Not that this should happen. But, perhaps a bug was introduced into OpenZFS in when the 2 copies of the Metadata are written. It should be in this order:

  1. Data, if any
  2. Standard Metadata
  3. Critical Metadata, (like free block list)
  4. Uber blocks

Write barriers on the disk are supposed to guarantee that data is written in this order.

Perhaps we need to look at the storage devices. Maybe some implement so called “optimizations” for writes, that ignore write barriers. This could explain some of the Metadata corrupts at power loss events.

Or perhaps we need to re-look at Linux. I don’t recall this many Metadata corruptions on the FreeBSD version of TrueNAS, (Core).
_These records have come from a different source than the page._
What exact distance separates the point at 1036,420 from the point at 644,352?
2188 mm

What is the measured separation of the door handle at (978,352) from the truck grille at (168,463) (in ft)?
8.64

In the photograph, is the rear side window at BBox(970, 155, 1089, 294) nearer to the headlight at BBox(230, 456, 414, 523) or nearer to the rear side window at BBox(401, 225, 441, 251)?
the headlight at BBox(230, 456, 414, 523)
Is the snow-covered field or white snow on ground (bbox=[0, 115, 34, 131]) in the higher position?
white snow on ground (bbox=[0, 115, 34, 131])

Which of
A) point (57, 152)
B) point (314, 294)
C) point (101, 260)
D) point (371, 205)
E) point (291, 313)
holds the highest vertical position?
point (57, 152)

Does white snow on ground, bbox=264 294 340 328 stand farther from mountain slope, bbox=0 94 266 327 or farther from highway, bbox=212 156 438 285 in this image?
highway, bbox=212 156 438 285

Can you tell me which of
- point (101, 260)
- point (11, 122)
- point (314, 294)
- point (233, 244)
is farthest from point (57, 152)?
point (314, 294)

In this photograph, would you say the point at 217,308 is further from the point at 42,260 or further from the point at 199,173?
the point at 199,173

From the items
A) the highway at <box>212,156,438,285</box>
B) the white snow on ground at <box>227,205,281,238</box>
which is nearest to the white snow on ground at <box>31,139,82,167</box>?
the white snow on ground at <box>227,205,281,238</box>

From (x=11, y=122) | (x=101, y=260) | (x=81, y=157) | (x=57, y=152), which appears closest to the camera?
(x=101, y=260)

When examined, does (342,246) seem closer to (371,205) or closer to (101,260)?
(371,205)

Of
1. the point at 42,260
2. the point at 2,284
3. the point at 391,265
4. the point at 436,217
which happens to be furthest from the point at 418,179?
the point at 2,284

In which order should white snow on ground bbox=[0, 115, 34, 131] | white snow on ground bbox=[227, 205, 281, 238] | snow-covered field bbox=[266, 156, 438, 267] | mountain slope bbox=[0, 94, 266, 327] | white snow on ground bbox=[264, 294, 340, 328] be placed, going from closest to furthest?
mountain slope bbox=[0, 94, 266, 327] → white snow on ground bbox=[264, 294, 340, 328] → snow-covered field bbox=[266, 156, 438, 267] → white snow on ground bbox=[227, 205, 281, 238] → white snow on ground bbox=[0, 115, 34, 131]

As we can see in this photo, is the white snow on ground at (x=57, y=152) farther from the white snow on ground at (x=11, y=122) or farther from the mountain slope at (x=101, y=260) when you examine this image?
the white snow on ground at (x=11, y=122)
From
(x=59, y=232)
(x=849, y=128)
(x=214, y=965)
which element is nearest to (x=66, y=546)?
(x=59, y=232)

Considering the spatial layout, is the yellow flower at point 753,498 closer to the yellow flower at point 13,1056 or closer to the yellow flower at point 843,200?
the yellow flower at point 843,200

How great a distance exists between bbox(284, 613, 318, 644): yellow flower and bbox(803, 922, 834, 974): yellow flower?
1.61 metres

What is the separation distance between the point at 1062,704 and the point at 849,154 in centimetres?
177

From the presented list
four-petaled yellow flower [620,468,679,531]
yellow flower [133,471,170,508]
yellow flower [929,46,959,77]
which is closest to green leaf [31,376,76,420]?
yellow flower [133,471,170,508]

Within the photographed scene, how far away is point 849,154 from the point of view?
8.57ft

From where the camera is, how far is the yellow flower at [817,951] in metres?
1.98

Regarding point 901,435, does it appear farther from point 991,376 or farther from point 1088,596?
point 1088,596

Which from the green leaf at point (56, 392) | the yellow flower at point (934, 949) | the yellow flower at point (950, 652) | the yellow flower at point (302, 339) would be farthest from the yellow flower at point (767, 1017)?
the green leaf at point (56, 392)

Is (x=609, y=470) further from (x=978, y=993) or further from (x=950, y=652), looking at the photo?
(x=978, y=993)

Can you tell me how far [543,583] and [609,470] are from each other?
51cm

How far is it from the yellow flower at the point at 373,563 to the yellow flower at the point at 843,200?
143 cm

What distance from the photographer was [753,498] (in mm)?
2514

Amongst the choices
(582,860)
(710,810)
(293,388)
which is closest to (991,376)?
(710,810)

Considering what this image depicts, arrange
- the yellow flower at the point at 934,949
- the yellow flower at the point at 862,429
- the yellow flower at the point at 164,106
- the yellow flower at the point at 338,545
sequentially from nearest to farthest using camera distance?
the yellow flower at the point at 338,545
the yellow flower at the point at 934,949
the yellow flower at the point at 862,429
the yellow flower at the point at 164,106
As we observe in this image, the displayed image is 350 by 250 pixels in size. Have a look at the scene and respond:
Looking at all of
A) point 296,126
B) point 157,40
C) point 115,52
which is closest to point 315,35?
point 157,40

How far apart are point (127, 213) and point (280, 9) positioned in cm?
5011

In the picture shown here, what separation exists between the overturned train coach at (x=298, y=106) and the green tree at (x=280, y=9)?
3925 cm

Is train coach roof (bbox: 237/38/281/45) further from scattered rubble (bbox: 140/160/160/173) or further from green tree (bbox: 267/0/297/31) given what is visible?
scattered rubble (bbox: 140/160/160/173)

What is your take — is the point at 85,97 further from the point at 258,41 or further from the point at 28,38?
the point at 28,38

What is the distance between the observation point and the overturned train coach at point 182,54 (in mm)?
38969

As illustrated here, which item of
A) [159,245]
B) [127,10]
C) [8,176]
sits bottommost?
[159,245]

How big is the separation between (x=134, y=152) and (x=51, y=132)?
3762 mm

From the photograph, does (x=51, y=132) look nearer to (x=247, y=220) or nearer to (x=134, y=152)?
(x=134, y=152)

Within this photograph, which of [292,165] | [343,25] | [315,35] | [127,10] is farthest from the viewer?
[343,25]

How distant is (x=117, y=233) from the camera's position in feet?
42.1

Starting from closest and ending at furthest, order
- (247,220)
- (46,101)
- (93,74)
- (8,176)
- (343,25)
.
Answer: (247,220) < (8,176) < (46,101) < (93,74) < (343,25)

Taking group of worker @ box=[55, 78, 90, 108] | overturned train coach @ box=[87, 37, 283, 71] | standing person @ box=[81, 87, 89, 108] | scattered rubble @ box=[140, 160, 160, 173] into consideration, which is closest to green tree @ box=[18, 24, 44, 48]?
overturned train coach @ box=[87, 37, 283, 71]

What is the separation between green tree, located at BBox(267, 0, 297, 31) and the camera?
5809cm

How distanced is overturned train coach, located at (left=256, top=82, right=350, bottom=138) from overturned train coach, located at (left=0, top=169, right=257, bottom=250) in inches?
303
It is possible that we either have a lot more users because TrueNAS now has a Linux version. Thus, more statistically likely for Metadata corruption. Or perhaps there is a serious bug in Linux, that only rears it’s head at power loss or OS crashes.

2 Likes

We went from “can’t hardly remember any such case” to having a new case pop up on a weekly basis. I don’t think that the user base increased by a factor that is commensurate with this.

@HoneyBadger suggested it might be linked with single vdev pools, and relative lack of redundancy for pool-wide metadata. In one case with multiple drives having bad SMART reports and multiple label mismatches, he proposed a scenario where drives would drop out one at a time, fall behind, come back online and start to catch up but then another drive had dropped… and so on until so many drives were falling behind that the raidz2 could no longer cope.
But the latest case involves an 8-wide stripe; 7 seven drives are in sync, including one that is possibly failing, the 8th drive is 5814 txg ahead of the rest. So here no drive could have dropped without the pool being faulted—and the user noticing. No data redundancy, but multiple vdevs to spread pool-critical metadata. There is a SATA controller, apparently without port multiplier, but it controls only four drives, so at least three of the seven which are lagging are NOT on it; it’s not the ASM1166, or at least not only this SATA card. And ZFS would have written data to one single drive for over seven hours without touching any of the other drives in the pool? :roll_eyes:
If it’s an OS driver doing “optimisation” on its own, it is seriously sneaky to hold label updates on 7 drives, 4 distinct locations on each so 28 different locations in total, for more than seven hours without flushing the backlog.

2 Likes

Hmm, I think we need to create a procedure that anyone can run, to gather data on a non-importable pool.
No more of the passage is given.